PROBLEMS TO SOLVE.
**A.** List every harmful effect that the article on gum pain during brushing attributes to scrubbing the teeth.
**B.** Answer these questions using the article on gum pain during brushing:
(i) Which organization should have approved the soft-bristled toothbrush?
(ii) What motion should be used when brushing?
(iii) According to the article, what is pain the body's way of doing?

DOCUMENT EXTRACT.
----------------
We have been asked numerous times “Why Do My Gums Hurt When I Brush?” Pain in the gums is one of the most common complaints we hear from patients when they come in. Pain is your body’s way of letting you know that something is wrong. It’s unfortunate that so many patients choose to ignore pain in their gums. You wouldn’t walk around with pain in your foot every time you put on your shoes – why would you do so for pain in your gums when you brush?
What Causes Pain in the Gums during Brushing?
There are two main causes of pain in the gums when you brush. The first is using improper brushing technique or a tooth brush whose bristles are too hard. It is important to use only a soft-bristled toothbrush that has been approved by the American Dental Association. Though they make toothbrushes with stronger bristles, these can cause damage to your teeth and gums and do not work any better for removing plaque and tartar buildup on the teeth and gum line.
Improper Brushing Technique
When you brush, use a circular motion, as though you were massaging the dirt and debris away from the teeth and gums. Never try to “scrub” your teeth clean. This can cause damage to the gum tissue and tooth enamel, weakening your teeth and causing pain and bleeding when you brush.
----------------
(Records in a dataset)

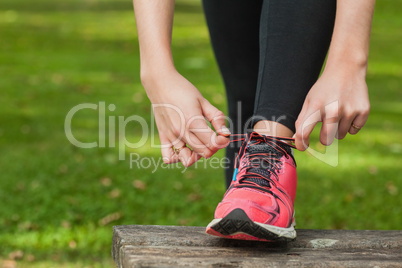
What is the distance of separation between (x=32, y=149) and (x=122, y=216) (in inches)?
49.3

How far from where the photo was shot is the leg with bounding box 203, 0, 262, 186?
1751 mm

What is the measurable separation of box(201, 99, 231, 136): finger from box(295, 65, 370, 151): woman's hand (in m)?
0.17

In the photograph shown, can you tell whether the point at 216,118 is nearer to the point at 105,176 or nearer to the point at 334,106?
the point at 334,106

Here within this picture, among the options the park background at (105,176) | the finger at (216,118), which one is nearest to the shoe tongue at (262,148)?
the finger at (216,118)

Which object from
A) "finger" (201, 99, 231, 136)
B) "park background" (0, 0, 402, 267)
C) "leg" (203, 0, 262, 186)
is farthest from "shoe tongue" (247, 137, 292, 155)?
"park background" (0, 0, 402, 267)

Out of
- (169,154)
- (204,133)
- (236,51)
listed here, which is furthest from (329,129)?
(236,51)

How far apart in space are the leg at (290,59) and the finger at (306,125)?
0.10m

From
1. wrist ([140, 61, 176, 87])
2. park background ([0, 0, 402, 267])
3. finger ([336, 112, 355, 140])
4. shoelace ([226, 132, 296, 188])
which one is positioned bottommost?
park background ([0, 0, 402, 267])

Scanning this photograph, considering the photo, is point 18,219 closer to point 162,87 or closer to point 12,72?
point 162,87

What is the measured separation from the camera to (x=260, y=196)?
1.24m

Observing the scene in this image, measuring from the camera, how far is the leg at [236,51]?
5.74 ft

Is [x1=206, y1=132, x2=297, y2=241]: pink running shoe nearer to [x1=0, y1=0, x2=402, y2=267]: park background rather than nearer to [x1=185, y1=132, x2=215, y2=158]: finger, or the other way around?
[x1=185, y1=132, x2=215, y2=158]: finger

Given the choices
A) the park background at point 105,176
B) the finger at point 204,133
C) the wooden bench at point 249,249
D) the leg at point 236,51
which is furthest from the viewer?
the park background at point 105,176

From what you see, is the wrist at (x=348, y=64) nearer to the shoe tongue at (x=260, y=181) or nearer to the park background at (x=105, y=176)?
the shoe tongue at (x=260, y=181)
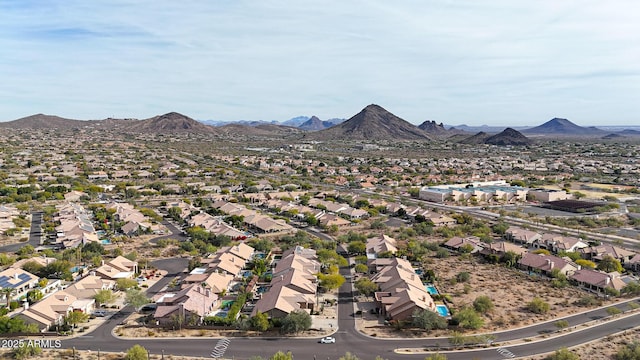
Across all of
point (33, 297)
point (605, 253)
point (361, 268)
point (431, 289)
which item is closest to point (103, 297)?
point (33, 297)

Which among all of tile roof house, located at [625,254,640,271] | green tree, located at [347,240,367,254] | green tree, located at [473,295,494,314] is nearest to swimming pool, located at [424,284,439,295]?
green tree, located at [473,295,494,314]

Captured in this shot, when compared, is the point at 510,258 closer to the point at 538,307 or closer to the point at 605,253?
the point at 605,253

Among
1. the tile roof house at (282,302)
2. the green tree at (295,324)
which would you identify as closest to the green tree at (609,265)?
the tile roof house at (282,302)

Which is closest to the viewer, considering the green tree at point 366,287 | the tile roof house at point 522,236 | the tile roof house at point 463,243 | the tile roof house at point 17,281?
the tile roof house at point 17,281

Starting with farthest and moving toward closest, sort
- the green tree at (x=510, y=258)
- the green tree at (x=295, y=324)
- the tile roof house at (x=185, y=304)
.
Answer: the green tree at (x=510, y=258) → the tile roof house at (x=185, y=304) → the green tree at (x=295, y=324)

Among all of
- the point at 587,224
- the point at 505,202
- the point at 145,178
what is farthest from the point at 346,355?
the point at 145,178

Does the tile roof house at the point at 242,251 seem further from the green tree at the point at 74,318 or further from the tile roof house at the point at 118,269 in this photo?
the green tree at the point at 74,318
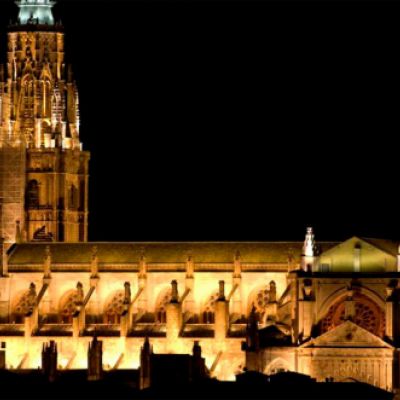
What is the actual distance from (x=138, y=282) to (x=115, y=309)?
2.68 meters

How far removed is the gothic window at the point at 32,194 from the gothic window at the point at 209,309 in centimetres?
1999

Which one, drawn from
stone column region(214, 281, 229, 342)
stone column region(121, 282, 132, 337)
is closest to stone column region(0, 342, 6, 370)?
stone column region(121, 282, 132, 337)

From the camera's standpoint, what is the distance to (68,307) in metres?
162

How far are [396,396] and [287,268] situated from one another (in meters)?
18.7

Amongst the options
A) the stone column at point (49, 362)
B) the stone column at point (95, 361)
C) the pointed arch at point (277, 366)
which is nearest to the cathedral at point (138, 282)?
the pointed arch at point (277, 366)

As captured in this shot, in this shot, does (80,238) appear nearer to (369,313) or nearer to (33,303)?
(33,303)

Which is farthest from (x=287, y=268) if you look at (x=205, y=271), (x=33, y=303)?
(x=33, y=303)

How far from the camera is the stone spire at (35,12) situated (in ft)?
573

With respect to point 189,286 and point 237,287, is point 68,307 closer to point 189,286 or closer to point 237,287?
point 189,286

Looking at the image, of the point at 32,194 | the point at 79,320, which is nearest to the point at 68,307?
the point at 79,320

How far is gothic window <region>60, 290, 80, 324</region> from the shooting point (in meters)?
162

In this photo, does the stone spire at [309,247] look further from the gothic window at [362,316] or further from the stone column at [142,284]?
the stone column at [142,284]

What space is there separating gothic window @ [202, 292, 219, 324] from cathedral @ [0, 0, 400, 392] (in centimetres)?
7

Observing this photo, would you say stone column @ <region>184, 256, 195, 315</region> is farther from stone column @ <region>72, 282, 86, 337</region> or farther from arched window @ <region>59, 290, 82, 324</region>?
----------------
SOLUTIONS BELOW.
**A.**
- Damage to the gum tissue
- Damage to the tooth enamel
- Weakening of the teeth
- Pain when brushing
- Bleeding when brushing

**B.**
(i) The American Dental Association
(ii) A circular motion
(iii) Letting you know that something is wrong